EXTRACTED RECORDS: Begin

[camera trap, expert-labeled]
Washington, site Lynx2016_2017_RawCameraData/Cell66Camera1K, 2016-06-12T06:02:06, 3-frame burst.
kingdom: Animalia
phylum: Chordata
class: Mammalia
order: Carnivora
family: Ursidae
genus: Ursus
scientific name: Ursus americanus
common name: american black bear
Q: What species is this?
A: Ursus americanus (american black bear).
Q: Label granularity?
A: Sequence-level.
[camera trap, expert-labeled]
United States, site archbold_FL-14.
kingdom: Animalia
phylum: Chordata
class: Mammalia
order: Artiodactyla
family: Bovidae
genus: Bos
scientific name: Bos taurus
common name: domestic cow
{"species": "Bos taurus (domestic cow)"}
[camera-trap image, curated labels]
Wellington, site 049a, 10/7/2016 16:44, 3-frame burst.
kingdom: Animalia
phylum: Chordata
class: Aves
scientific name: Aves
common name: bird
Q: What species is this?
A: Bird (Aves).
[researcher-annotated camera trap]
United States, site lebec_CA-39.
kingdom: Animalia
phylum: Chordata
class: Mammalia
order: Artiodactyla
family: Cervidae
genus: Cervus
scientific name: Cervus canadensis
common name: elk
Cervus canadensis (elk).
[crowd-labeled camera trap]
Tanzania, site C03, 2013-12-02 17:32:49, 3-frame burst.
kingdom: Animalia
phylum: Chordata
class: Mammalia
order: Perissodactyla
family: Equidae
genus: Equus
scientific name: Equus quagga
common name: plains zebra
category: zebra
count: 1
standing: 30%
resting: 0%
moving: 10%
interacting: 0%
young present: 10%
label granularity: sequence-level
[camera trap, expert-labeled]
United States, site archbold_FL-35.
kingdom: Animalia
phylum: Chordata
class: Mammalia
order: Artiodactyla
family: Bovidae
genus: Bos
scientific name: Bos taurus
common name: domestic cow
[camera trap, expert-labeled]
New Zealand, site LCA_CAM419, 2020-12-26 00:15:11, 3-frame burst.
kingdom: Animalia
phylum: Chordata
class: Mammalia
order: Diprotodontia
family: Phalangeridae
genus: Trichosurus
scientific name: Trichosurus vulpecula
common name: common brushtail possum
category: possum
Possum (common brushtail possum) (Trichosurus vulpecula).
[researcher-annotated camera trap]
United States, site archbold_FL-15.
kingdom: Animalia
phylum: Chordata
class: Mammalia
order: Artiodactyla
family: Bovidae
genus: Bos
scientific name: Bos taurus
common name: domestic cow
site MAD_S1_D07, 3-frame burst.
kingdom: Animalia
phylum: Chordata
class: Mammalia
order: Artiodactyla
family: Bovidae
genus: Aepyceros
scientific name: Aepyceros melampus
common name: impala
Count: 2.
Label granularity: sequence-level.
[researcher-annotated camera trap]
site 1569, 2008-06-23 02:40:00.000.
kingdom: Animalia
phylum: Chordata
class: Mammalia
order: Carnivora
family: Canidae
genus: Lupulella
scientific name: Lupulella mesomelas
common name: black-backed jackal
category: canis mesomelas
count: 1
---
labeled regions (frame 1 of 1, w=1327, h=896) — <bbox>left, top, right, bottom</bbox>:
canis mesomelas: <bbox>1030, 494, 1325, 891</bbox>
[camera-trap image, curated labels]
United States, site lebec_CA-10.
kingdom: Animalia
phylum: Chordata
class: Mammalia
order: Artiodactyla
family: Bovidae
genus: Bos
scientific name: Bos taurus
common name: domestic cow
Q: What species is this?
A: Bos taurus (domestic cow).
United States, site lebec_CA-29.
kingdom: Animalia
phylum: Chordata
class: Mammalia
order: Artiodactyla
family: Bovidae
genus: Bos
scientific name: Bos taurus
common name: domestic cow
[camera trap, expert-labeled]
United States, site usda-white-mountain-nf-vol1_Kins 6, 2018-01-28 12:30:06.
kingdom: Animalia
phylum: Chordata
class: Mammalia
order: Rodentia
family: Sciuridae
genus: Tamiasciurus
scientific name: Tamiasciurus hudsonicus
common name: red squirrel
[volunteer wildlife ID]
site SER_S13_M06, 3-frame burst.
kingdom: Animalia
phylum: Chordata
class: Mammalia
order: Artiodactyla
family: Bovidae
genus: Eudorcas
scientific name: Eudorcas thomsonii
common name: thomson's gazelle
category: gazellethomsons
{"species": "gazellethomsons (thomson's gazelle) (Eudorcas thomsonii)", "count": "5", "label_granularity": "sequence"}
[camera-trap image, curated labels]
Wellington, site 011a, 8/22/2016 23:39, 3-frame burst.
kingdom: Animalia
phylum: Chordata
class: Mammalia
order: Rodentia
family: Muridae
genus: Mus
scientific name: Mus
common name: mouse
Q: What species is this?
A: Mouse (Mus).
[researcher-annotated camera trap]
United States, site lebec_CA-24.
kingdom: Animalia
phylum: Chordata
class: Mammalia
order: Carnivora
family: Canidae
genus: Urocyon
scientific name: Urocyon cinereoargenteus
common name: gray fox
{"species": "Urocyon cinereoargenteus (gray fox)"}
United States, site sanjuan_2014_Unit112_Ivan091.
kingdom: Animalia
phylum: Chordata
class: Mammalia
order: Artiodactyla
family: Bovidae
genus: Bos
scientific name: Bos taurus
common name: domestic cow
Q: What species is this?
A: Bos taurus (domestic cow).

EXTRACTED RECORDS: End

— TASK GOAL —
Copy the records above. Keep every word as it is.

— EXERCISE RESULT —
[camera trap, expert-labeled]
Washington, site Lynx2016_2017_RawCameraData/Cell66Camera1K, 2016-06-12T06:02:06, 3-frame burst.
kingdom: Animalia
phylum: Chordata
class: Mammalia
order: Carnivora
family: Ursidae
genus: Ursus
scientific name: Ursus americanus
common name: american black bear
Q: What species is this?
A: Ursus americanus (american black bear).
Q: Label granularity?
A: Sequence-level.
[camera trap, expert-labeled]
United States, site archbold_FL-14.
kingdom: Animalia
phylum: Chordata
class: Mammalia
order: Artiodactyla
family: Bovidae
genus: Bos
scientific name: Bos taurus
common name: domestic cow
{"species": "Bos taurus (domestic cow)"}
[camera-trap image, curated labels]
Wellington, site 049a, 10/7/2016 16:44, 3-frame burst.
kingdom: Animalia
phylum: Chordata
class: Aves
scientific name: Aves
common name: bird
Q: What species is this?
A: Bird (Aves).
[researcher-annotated camera trap]
United States, site lebec_CA-39.
kingdom: Animalia
phylum: Chordata
class: Mammalia
order: Artiodactyla
family: Cervidae
genus: Cervus
scientific name: Cervus canadensis
common name: elk
Cervus canadensis (elk).
[crowd-labeled camera trap]
Tanzania, site C03, 2013-12-02 17:32:49, 3-frame burst.
kingdom: Animalia
phylum: Chordata
class: Mammalia
order: Perissodactyla
family: Equidae
genus: Equus
scientific name: Equus quagga
common name: plains zebra
category: zebra
count: 1
standing: 30%
resting: 0%
moving: 10%
interacting: 0%
young present: 10%
label granularity: sequence-level
[camera trap, expert-labeled]
United States, site archbold_FL-35.
kingdom: Animalia
phylum: Chordata
class: Mammalia
order: Artiodactyla
family: Bovidae
genus: Bos
scientific name: Bos taurus
common name: domestic cow
[camera trap, expert-labeled]
New Zealand, site LCA_CAM419, 2020-12-26 00:15:11, 3-frame burst.
kingdom: Animalia
phylum: Chordata
class: Mammalia
order: Diprotodontia
family: Phalangeridae
genus: Trichosurus
scientific name: Trichosurus vulpecula
common name: common brushtail possum
category: possum
Possum (common brushtail possum) (Trichosurus vulpecula).
[researcher-annotated camera trap]
United States, site archbold_FL-15.
kingdom: Animalia
phylum: Chordata
class: Mammalia
order: Artiodactyla
family: Bovidae
genus: Bos
scientific name: Bos taurus
common name: domestic cow
site MAD_S1_D07, 3-frame burst.
kingdom: Animalia
phylum: Chordata
class: Mammalia
order: Artiodactyla
family: Bovidae
genus: Aepyceros
scientific name: Aepyceros melampus
common name: impala
Count: 2.
Label granularity: sequence-level.
[researcher-annotated camera trap]
site 1569, 2008-06-23 02:40:00.000.
kingdom: Animalia
phylum: Chordata
class: Mammalia
order: Carnivora
family: Canidae
genus: Lupulella
scientific name: Lupulella mesomelas
common name: black-backed jackal
category: canis mesomelas
count: 1
---
labeled regions (frame 1 of 1, w=1327, h=896) — <bbox>left, top, right, bottom</bbox>:
canis mesomelas: <bbox>1030, 494, 1325, 891</bbox>
[camera-trap image, curated labels]
United States, site lebec_CA-10.
kingdom: Animalia
phylum: Chordata
class: Mammalia
order: Artiodactyla
family: Bovidae
genus: Bos
scientific name: Bos taurus
common name: domestic cow
Q: What species is this?
A: Bos taurus (domestic cow).
United States, site lebec_CA-29.
kingdom: Animalia
phylum: Chordata
class: Mammalia
order: Artiodactyla
family: Bovidae
genus: Bos
scientific name: Bos taurus
common name: domestic cow
[camera trap, expert-labeled]
United States, site usda-white-mountain-nf-vol1_Kins 6, 2018-01-28 12:30:06.
kingdom: Animalia
phylum: Chordata
class: Mammalia
order: Rodentia
family: Sciuridae
genus: Tamiasciurus
scientific name: Tamiasciurus hudsonicus
common name: red squirrel
[volunteer wildlife ID]
site SER_S13_M06, 3-frame burst.
kingdom: Animalia
phylum: Chordata
class: Mammalia
order: Artiodactyla
family: Bovidae
genus: Eudorcas
scientific name: Eudorcas thomsonii
common name: thomson's gazelle
category: gazellethomsons
{"species": "gazellethomsons (thomson's gazelle) (Eudorcas thomsonii)", "count": "5", "label_granularity": "sequence"}
[camera-trap image, curated labels]
Wellington, site 011a, 8/22/2016 23:39, 3-frame burst.
kingdom: Animalia
phylum: Chordata
class: Mammalia
order: Rodentia
family: Muridae
genus: Mus
scientific name: Mus
common name: mouse
Q: What species is this?
A: Mouse (Mus).
[researcher-annotated camera trap]
United States, site lebec_CA-24.
kingdom: Animalia
phylum: Chordata
class: Mammalia
order: Carnivora
family: Canidae
genus: Urocyon
scientific name: Urocyon cinereoargenteus
common name: gray fox
{"species": "Urocyon cinereoargenteus (gray fox)"}
United States, site sanjuan_2014_Unit112_Ivan091.
kingdom: Animalia
phylum: Chordata
class: Mammalia
order: Artiodactyla
family: Bovidae
genus: Bos
scientific name: Bos taurus
common name: domestic cow
Q: What species is this?
A: Bos taurus (domestic cow).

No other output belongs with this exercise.